PATRICIA MOHR: Well I think mining companies generally are going to be much more disciplined about their capital allocation and of course there has been a lot of new mine development deferral just recently. Mines with very high capital costs by some of the major mining companies, and it’s not because they don’t really have ample cash flow. They do have the cash flows. Senior mining companies in Canada have quite ample cash flow, but it’s because shareholders are demanding a better return. So they are going to be much more disciplined about the allocation of their capital and I think that in part is going to set the stage in some metals for stronger prices in the second half of the decade. And of course we saw this back in 2007 – around 2006-2007 where some of the major mining companies didn’t think copper prices were going to be particularly high or just to justify new mine development. Well of course they set the stage by not going through with projects for very strong market conditions in recent years.

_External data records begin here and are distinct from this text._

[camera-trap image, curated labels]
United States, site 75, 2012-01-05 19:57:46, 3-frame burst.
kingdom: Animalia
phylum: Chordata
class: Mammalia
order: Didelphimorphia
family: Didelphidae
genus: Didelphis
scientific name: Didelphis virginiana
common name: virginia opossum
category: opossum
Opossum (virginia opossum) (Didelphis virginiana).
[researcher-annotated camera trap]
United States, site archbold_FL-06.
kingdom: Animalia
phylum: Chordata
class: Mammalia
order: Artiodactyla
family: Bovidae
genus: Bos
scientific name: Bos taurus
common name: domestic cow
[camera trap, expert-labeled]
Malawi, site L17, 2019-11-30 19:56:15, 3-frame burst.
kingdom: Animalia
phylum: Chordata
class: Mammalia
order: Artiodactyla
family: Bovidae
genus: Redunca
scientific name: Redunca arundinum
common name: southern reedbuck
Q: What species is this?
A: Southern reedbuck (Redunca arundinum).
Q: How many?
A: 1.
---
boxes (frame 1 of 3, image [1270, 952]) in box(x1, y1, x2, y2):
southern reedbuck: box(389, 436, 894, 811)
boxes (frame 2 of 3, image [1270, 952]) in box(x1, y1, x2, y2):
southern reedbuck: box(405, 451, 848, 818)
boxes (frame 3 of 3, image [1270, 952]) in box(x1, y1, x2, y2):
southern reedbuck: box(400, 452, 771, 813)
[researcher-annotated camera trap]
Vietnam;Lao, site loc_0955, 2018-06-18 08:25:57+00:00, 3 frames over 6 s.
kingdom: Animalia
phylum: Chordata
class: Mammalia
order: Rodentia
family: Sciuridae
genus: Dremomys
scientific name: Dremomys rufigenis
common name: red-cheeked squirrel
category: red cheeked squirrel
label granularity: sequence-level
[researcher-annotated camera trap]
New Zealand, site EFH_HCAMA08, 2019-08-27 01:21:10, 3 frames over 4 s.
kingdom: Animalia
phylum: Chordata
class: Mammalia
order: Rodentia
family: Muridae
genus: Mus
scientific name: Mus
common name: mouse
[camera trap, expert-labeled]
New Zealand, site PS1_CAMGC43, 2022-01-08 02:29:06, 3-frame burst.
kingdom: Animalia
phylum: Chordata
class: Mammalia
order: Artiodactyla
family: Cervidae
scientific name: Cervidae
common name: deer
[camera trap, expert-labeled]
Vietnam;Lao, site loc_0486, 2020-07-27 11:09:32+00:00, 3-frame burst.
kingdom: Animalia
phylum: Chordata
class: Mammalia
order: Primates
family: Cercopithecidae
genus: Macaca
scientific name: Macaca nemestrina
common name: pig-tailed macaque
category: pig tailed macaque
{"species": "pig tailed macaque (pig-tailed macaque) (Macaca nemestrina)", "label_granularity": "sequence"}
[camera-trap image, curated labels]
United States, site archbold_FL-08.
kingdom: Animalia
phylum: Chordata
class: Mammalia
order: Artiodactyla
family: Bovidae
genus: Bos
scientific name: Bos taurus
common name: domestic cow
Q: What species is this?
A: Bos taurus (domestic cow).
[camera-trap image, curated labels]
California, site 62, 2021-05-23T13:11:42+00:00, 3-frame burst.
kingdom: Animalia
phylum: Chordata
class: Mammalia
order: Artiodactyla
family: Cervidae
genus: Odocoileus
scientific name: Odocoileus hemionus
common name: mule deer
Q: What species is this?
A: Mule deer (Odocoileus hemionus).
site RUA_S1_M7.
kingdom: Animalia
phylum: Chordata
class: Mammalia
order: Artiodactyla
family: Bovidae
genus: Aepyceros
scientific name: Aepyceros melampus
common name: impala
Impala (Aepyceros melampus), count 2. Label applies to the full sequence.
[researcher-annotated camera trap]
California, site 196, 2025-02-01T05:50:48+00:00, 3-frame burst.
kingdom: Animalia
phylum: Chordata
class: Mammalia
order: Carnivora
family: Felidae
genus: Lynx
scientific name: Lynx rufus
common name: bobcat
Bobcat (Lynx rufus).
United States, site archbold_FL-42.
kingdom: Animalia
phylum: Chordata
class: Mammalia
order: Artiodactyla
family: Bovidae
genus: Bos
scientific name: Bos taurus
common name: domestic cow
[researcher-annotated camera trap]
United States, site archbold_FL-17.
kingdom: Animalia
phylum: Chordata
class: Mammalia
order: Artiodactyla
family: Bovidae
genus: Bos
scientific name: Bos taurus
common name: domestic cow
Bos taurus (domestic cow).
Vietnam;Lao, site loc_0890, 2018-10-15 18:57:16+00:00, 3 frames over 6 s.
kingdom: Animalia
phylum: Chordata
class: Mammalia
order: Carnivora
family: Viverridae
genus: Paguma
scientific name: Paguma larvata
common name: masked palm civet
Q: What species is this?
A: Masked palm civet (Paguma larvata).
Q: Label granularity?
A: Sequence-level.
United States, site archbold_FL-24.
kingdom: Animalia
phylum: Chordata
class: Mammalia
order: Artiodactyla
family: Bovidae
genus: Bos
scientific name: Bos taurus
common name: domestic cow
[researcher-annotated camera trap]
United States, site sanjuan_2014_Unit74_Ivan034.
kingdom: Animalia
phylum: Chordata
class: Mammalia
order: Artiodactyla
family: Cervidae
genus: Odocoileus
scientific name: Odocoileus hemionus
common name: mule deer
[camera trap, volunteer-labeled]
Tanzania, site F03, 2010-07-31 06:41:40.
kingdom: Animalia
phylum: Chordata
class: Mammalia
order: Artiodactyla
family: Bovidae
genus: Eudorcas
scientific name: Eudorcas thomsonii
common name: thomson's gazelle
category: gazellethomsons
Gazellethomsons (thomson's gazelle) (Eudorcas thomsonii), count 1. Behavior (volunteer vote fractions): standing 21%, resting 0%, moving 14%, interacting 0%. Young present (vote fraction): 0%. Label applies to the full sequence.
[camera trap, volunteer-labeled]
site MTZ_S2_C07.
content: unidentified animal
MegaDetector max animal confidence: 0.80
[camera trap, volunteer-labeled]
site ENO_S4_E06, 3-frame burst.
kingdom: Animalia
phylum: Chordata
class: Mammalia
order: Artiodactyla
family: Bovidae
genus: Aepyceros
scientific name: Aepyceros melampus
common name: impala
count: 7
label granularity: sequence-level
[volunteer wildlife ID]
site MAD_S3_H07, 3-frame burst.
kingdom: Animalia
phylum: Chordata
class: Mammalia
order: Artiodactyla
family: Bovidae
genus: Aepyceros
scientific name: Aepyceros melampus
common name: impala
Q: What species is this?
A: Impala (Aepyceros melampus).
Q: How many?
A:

GEOFF CANDY: What then does this all mean for things like M&A, how does this place the market going forward?
PATRICIA MOHR: Well we think that M&A activity is actually going to increase in the next few years and one of the reasons is that the major mining companies and senior mining companies are probably going to divest themselves of assets that are not core, and to really focus on particular metals and sectors where they really want to be bigger and longer term players. And so it’s going to really set the stage for other companies to pick up some assets that they might actually find attractive.
GEOFF CANDY: It’s interesting because one does get the sense that we are seeing perhaps a slight inflection point for the diversifieds where they are choosing horses for the next leg of the race, if you will. Does that mean you're likely to see fewer major diversified companies and perhaps a more narrow focus?
PATRICIA MOHR: I think there will be a more narrow focus really on sectors where they have assets that are really low cost and where they really have expertise letting go assets that they're less interested in.